If you go stage 2, personally I'd recommend changing the rods and clutch before hand.


----------



## Tyrer (Jul 4, 2013)

Awesome GTI website will be a good starting point to gauge prices mate, they sell forge and is where I got all my parts from. Roughly £300 for all needed hoses new.

eBay will have many Forge T.I.P's (the turbo intake pipe) used as many people changed to the Badger 3" version so these will be around £50 used.

SFS hoses are also a good alternative and are cheaper than the forge parts.

A good Dog bone mount will help with the power control and can be bought for £60 for a full unit or £20 for just bushes.

Coil packs £80 give or take

Forge 007p DV - £80ish new or get on eBay as many are upgrading to the 008 and the 7's will be on sale.

If you do a map without the hoses the OEM ones will just pop off - mine did until I replaced them. Not fun at 70 on a motorway


----------



## J•RED (Feb 10, 2013)

Tyrer said:


> Awesome GTI website will be a good starting point to gauge prices mate, they sell forge and is where I got all my parts from. Roughly £300 for all needed hoses new.
> 
> eBay will have many Forge T.I.P's (the turbo intake pipe) used as many people changed to the Badger 3" version so these will be around £50 used.
> 
> ...


Mine are oem hoses and haven't popped off. They're not compulsory for a remap.

Sent from AutoGuide.com Free App


----------



## Tyrer (Jul 4, 2013)

I agree if your OEM items are in good condition then it will be fine - I'm going from my own experience of the hosing being soft and collapsing under the extra boost from a remap.

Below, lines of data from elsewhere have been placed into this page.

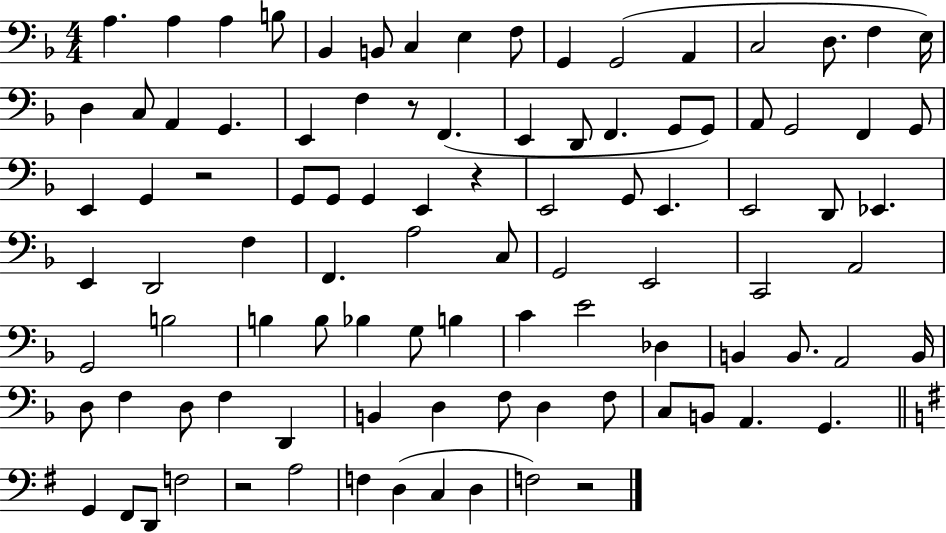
X:1
T:Untitled
M:4/4
L:1/4
K:F
A, A, A, B,/2 _B,, B,,/2 C, E, F,/2 G,, G,,2 A,, C,2 D,/2 F, E,/4 D, C,/2 A,, G,, E,, F, z/2 F,, E,, D,,/2 F,, G,,/2 G,,/2 A,,/2 G,,2 F,, G,,/2 E,, G,, z2 G,,/2 G,,/2 G,, E,, z E,,2 G,,/2 E,, E,,2 D,,/2 _E,, E,, D,,2 F, F,, A,2 C,/2 G,,2 E,,2 C,,2 A,,2 G,,2 B,2 B, B,/2 _B, G,/2 B, C E2 _D, B,, B,,/2 A,,2 B,,/4 D,/2 F, D,/2 F, D,, B,, D, F,/2 D, F,/2 C,/2 B,,/2 A,, G,, G,, ^F,,/2 D,,/2 F,2 z2 A,2 F, D, C, D, F,2 z2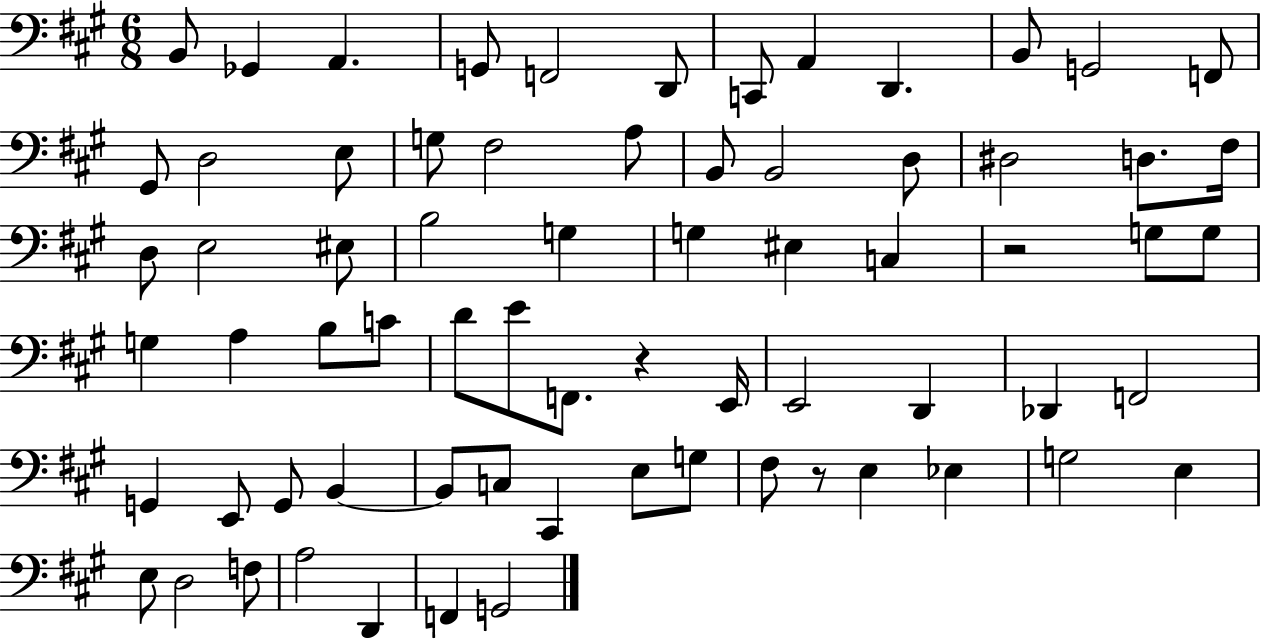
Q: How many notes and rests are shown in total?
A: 70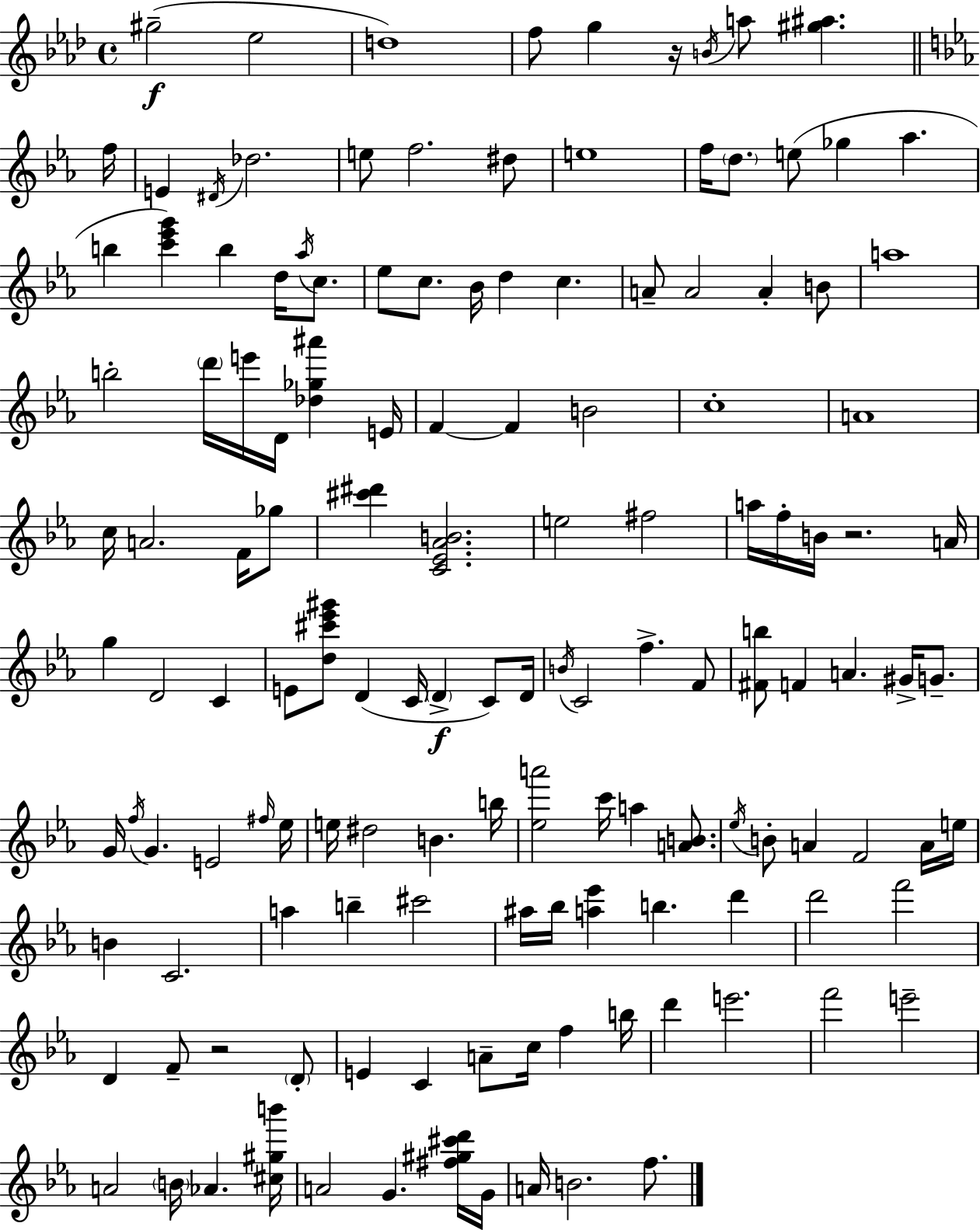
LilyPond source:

{
  \clef treble
  \time 4/4
  \defaultTimeSignature
  \key f \minor
  \repeat volta 2 { gis''2--(\f ees''2 | d''1) | f''8 g''4 r16 \acciaccatura { b'16 } a''8 <gis'' ais''>4. | \bar "||" \break \key ees \major f''16 e'4 \acciaccatura { dis'16 } des''2. | e''8 f''2. | dis''8 e''1 | f''16 \parenthesize d''8. e''8( ges''4 aes''4. | \break b''4 <c''' ees''' g'''>4) b''4 d''16 \acciaccatura { aes''16 } | c''8. ees''8 c''8. bes'16 d''4 c''4. | a'8-- a'2 a'4-. | b'8 a''1 | \break b''2-. \parenthesize d'''16 e'''16 d'16 <des'' ges'' ais'''>4 | e'16 f'4~~ f'4 b'2 | c''1-. | a'1 | \break c''16 a'2. | f'16 ges''8 <cis''' dis'''>4 <c' ees' aes' b'>2. | e''2 fis''2 | a''16 f''16-. b'16 r2. | \break a'16 g''4 d'2 c'4 | e'8 <d'' cis''' ees''' gis'''>8 d'4( c'16 \parenthesize d'4->\f | c'8) d'16 \acciaccatura { b'16 } c'2 f''4.-> | f'8 <fis' b''>8 f'4 a'4. | \break gis'16-> g'8.-- g'16 \acciaccatura { f''16 } g'4. e'2 | \grace { fis''16 } ees''16 e''16 dis''2 b'4. | b''16 <ees'' a'''>2 c'''16 a''4 | <a' b'>8. \acciaccatura { ees''16 } b'8-. a'4 f'2 | \break a'16 e''16 b'4 c'2. | a''4 b''4-- cis'''2 | ais''16 bes''16 <a'' ees'''>4 b''4. | d'''4 d'''2 f'''2 | \break d'4 f'8-- r2 | \parenthesize d'8-. e'4 c'4 a'8-- | c''16 f''4 b''16 d'''4 e'''2. | f'''2 e'''2-- | \break a'2 \parenthesize b'16 | aes'4. <cis'' gis'' b'''>16 a'2 g'4. | <fis'' gis'' cis''' d'''>16 g'16 a'16 b'2. | f''8. } \bar "|."
}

Personal preference but I was running 250+ and 300ish torque the OEM hosing was not strong enough, the car was the BAM engine 225 with 55k on the clock.


----------



## M77LTT (May 13, 2013)

Tyrer said:


> I agree if your OEM items are in good condition then it will be fine - I'm going from my own experience of the hosing being soft and collapsing under the extra boost from a remap.
> 
> Personal preference but I was running 250+ and 300ish torque the OEM hosing was not strong enough, the car was the BAM engine 225 with 55k on the clock.


tyrer you have been most helpful,keep intouch,when i get time i will update my profile,ive added you to my friends list so i can get your opinions and advice quicker.getting abit carried away already with all the stuff i want to do,lol,


----------



## M77LTT (May 13, 2013)

M77LTT said:


> Tyrer said:
> 
> 
> > I agree if your OEM items are in good condition then it will be fine - I'm going from my own experience of the hosing being soft and collapsing under the extra boost from a remap.
> ...


Another quick question,have you had to have a new clutch since your remap?


----------